The grand piano that Miklos had bought for Persephone had been draped with black since her death, and the parlor, unused since the funeral, smelled faintly of dust. I started to pull the drapes off of the piano, but Luma caught my wrist and began to dig her nails in. I could feel them changing, growing downward into my arm.
“Stop that!” I said.
“I saw you look at Arthur,” she said. “Do you like him?”
“What?”
“Is he your Mr. Rochester?”
“Luma, not everything is a gothic novel,” I said. “And no, I don’t like him. He’s your, I don’t know, Heathcliff.”
She retracted her claws and yanked her hand away. I looked down at the red marks on my wrist.
“Well,” she said, “you should be more careful around Grandmere. You know Grandpa’s afraid of her. I can smell it on him.”
“That’s ridiculous.” I couldn’t imagine Grandpa Miklos being afraid of anything. “You can’t possibly smell that.”
“I can smell a lot,” she said. “For example, you stink of fish right now.” She took in another breath. “And something else, too. Are you sure you don’t like him? You smell strange.”

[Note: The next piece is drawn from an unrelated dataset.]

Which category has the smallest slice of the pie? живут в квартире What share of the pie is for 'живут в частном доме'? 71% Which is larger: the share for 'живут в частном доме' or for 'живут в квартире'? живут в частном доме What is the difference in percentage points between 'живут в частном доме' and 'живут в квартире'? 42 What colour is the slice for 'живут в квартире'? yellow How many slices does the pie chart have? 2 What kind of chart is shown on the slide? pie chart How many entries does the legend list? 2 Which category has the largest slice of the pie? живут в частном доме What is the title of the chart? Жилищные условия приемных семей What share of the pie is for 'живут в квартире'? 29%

I felt suddenly hot and panicked.
“I was thinking about a boy from school during dinner. Do you really need to know that?”
“You’d better not be lying to me,” she said.

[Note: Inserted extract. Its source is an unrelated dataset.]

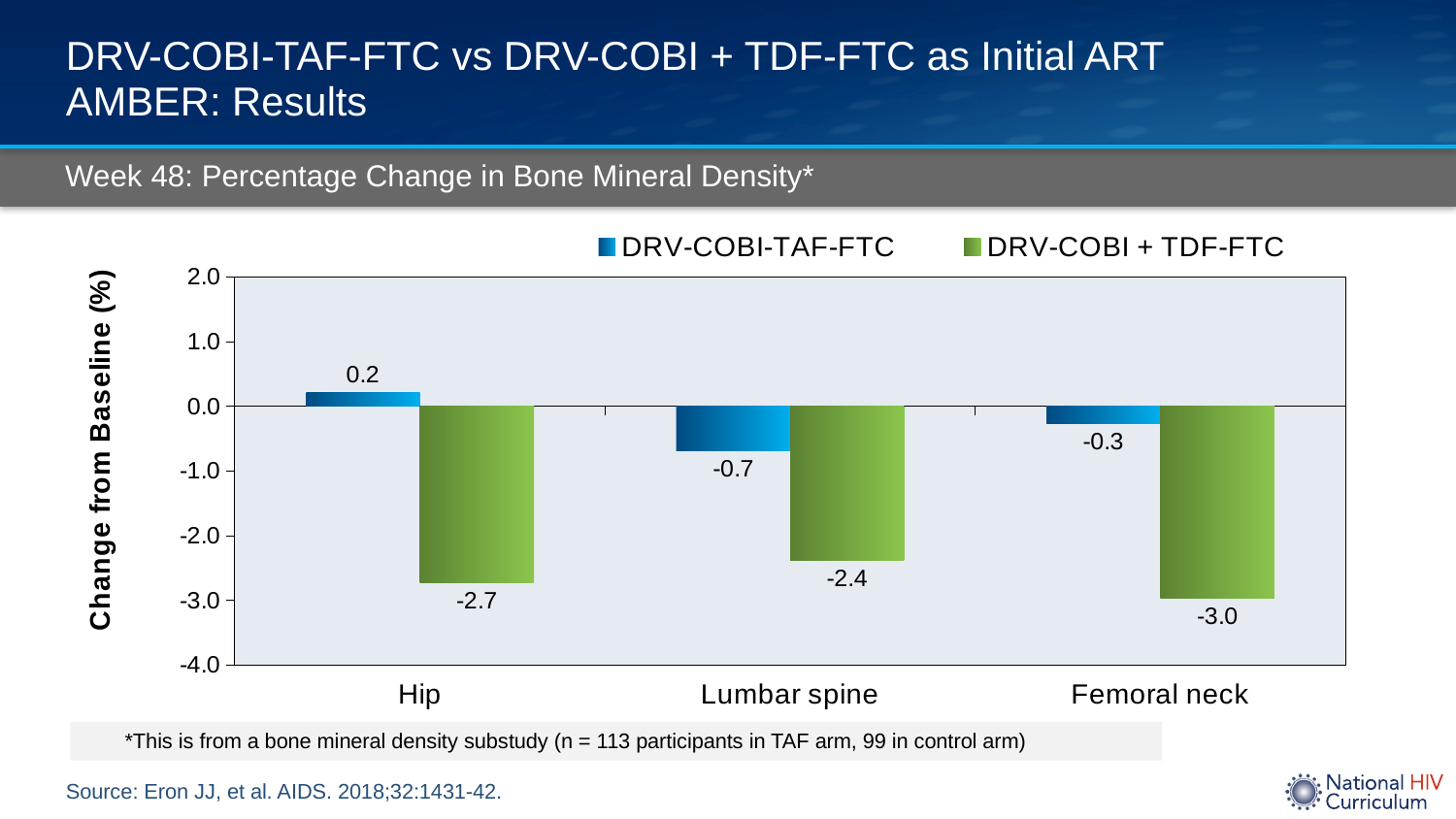
How many bone sites (categories) are shown on the x axis? 3 At the femoral neck, which regimen has the larger (less negative) change from baseline? DRV-COBI-TAF-FTC What is the percentage change from baseline at the lumbar spine for DRV-COBI + TDF-FTC? -2.4 What kind of chart is shown on the slide? Bar chart What is the percentage change from baseline at the hip for DRV-COBI + TDF-FTC? -2.7 What is the percentage change from baseline at the femoral neck for DRV-COBI-TAF-FTC? -0.3 What is the percentage change from baseline in bone mineral density at the hip for DRV-COBI-TAF-FTC? 0.2 How many series does the legend list? 2 For DRV-COBI-TAF-FTC, which site shows the highest change from baseline? Hip For DRV-COBI + TDF-FTC, which site shows the lowest (most negative) change from baseline? Femoral neck What is the difference between the DRV-COBI-TAF-FTC and DRV-COBI + TDF-FTC values at the lumbar spine? 1.7 Is the value for DRV-COBI + TDF-FTC at the hip greater or less than -2.0? less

I steadied my voice like I learned to in boarding school and said, “Well, I’m not.” Her sense of smell was going to be a problem. How was I supposed to protect her from the way I felt if she insisted on sniffing it out?
“Good,” Luma said, and I fought the urge to sigh with relief. She flicked the light switch on and off a few times until the shaky electricity kicked in. The man who had done the wiring for the hou
se hadn’t been very good. I had a sudden memory of him running out of the house and into the woods, and Grandpa Miklos following after. I shook my head to clear it. There were too many of these kinds of memories for me to get upset about just one. And anyway, Grandmere was in the house now. Together we were going to change things.
I opened the lid of the piano. Luma stepped closer to me, still sniffing.
“Didn’t you go to an all-girls’ school?” she asked.
“It was someone I met at winter formal. Not that it’s any of your business.”
Winter formal last year had been a disaster; I’d stood in the corner in a borrowed dress while other girls twirled around with boys. But I looked right into her eyes and willed my lie to work. I knew with her the trick was to be shameless; she was not particularly clever, but she could smell sweat and she could hear heartbeats. I breathed in deeply and held it to slow my heart down. It was part of a set of skills that felt dangerous to use, foreign from what the rest of the family had. But it gave me an edge with Luma; she didn’t really understand lying. She’d never really needed to lie. She’d always just gotten what she wanted.
I wished I could tell her about all of this. I didn’t like having to be the mature one, the one who sacrificed. I wanted to be a little girl again, have her hug me and tell me I was silly and everything would be alright. But Grandma Persephone had told me to take care of her, along with everyone else. She was innocent, in a way. If she lost that, I’d failed. Must be nice, I supposed, to live in a big house away from the world, where everyone you saw was someone who loved you.
We called in Grandmere and Grandpa Miklos and Arthur. Rhys came sulking in, too, and stood in the corner with his arms folded over his chest. I sat down at the piano and played a few chords experimentally, testing my fingers. My piano teacher at school had said my webbed thumb made my span too short, and if I ever wanted to be a professional I would have to get it operated on. In response I’d developed a way of leaping along that gave my playing a little bit of a lilt. I won a prize for a song I performed, a Bible with real gold on the edges of the pages. Where was that now? Probably still in my dormitory room where I’d left it when I fled. Or taken by the police as evidence, if things had gone that far.